Source text:

------------------------------------------------

This is especially true for meditation. You see, in meditation practice the not wanting to do it is as much grist for the mill of meditation as wanting to do it. All of these thoughts are something you can play with, in your mind, that’s very exquisite. But it's a delicate balance that needs to transpire inside oneself. You need to recognize that if you use too much of a negative tone around your practice—too much resistance—that you may have to take a break from it for a while, before you can come back later on with a fresh perspective.

My suggestion is that you set aside a regular time each day for your practice. You say, in effect, "I’m spending so much time brushing my teeth. I’m spending so much time going to the toilet. I’m spending so much time feeding my body. I am spending so much time feeding my spirit, awakening into my soul. This is what I’m doing." This is a time that is sacred. It’s not a time when the telephone can ring; it’s not a time when people can take your attention away. It’s a time when you respect your practice enough to simply say to the people around you, "This is my practice time."

------------------------------------------------

Your task: Copy the passage on meditation practice above in full, word for word.

[Spatial relationship rows]
------------------------------------------------

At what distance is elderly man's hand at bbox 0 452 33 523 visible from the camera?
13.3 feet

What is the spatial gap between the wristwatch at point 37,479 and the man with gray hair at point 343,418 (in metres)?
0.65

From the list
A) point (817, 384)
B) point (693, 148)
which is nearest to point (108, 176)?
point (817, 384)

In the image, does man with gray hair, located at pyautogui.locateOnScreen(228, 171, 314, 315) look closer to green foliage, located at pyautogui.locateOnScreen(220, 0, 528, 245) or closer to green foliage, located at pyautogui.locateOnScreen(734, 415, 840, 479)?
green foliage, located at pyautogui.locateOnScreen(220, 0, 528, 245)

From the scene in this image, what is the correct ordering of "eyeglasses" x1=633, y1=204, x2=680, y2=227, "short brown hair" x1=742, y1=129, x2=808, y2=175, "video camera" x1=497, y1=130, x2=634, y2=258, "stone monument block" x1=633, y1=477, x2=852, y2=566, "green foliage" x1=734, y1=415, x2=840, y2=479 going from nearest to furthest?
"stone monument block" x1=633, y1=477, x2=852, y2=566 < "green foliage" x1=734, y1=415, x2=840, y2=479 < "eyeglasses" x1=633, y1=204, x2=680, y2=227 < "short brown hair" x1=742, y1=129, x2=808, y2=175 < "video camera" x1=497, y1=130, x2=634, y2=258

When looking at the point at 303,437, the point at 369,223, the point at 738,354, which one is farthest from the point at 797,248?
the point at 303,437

------------------------------------------------

Complete output:
This is especially true for meditation. You see, in meditation practice the not wanting to do it is as much grist for the mill of meditation as wanting to do it. All of these thoughts are something you can play with, in your mind, that’s very exquisite. But it's a delicate balance that needs to transpire inside oneself. You need to recognize that if you use too much of a negative tone around your practice—too much resistance—that you may have to take a break from it for a while, before you can come back later on with a fresh perspective.

My suggestion is that you set aside a regular time each day for your practice. You say, in effect, "I’m spending so much time brushing my teeth. I’m spending so much time going to the toilet. I’m spending so much time feeding my body. I am spending so much time feeding my spirit, awakening into my soul. This is what I’m doing." This is a time that is sacred. It’s not a time when the telephone can ring; it’s not a time when people can take your attention away. It’s a time when you respect your practice enough to simply say to the people around you, "This is my practice time."